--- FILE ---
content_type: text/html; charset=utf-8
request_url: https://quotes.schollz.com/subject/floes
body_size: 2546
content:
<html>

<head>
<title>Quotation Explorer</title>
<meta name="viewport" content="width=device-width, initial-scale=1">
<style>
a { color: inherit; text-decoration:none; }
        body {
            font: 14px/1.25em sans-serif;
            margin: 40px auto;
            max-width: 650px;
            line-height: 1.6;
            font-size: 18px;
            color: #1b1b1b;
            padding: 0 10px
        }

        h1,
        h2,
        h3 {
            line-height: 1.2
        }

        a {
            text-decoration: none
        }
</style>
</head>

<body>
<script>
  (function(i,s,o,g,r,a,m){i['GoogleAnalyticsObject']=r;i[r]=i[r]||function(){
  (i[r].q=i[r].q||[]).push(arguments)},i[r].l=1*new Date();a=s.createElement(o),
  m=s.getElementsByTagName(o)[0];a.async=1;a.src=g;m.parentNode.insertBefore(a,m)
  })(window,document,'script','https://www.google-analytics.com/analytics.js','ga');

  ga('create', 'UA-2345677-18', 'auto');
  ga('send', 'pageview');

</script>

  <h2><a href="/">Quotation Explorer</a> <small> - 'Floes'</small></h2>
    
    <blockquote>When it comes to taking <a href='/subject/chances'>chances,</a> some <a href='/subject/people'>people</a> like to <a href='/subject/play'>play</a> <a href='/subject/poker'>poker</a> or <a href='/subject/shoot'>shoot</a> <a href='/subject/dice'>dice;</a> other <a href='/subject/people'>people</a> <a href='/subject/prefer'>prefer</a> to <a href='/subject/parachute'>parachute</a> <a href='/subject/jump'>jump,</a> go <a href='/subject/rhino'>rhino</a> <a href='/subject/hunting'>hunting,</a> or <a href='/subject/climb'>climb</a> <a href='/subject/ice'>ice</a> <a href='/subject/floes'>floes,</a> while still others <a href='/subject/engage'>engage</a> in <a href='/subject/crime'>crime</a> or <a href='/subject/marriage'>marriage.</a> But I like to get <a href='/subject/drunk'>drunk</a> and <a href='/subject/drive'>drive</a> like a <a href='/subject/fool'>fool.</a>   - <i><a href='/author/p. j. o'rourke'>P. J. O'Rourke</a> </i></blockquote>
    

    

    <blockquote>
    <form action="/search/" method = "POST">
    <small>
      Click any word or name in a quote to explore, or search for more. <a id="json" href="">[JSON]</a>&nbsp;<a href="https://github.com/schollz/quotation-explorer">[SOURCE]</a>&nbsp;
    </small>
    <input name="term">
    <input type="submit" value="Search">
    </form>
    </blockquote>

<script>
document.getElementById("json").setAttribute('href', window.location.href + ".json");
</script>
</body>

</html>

=== Try it ===
Please tally the lines of the data in which the string "decoration" appears and write only the total.

=== Answer for this exercise ===
2